_Directions for this task_
Would you reproduce the listing below word for word, keeping every line unchanged?

_Material shown_
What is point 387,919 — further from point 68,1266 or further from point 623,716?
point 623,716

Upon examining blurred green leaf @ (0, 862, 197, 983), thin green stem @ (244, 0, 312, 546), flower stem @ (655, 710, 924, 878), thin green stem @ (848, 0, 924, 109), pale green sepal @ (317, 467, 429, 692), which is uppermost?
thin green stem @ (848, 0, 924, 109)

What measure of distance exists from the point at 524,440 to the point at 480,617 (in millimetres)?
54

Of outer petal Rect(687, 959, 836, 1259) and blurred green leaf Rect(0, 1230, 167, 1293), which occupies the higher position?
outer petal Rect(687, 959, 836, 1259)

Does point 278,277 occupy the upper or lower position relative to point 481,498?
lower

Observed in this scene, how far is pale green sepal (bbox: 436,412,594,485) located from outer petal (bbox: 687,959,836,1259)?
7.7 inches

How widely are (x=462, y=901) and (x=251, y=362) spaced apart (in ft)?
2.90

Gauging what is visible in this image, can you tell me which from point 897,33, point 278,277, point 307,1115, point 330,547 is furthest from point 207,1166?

_Right answer_
What is point 387,919 — further from point 68,1266 or further from point 623,716?
point 623,716

Upon examining blurred green leaf @ (0, 862, 197, 983), thin green stem @ (244, 0, 312, 546), flower stem @ (655, 710, 924, 878), thin green stem @ (848, 0, 924, 109), pale green sepal @ (317, 467, 429, 692), which is uppermost?
thin green stem @ (848, 0, 924, 109)

What measure of distance exists from the point at 524,440 to the point at 480,617 (in millimetres)?
54

Of outer petal Rect(687, 959, 836, 1259) and blurred green leaf Rect(0, 1230, 167, 1293), which occupies the higher position?
outer petal Rect(687, 959, 836, 1259)

Does point 278,277 occupy the upper or lower position relative to point 481,498?
lower

Observed in this scene, how far is pale green sepal (bbox: 436,412,594,485) located from outer petal (bbox: 687,959,836,1259)?
7.7 inches

How widely are (x=462, y=901) and (x=251, y=362) spaced apart (in ft)?
2.90

Gauging what is visible in this image, can you tell me which from point 897,33, point 278,277, point 307,1115, point 330,547 is furthest from point 207,1166?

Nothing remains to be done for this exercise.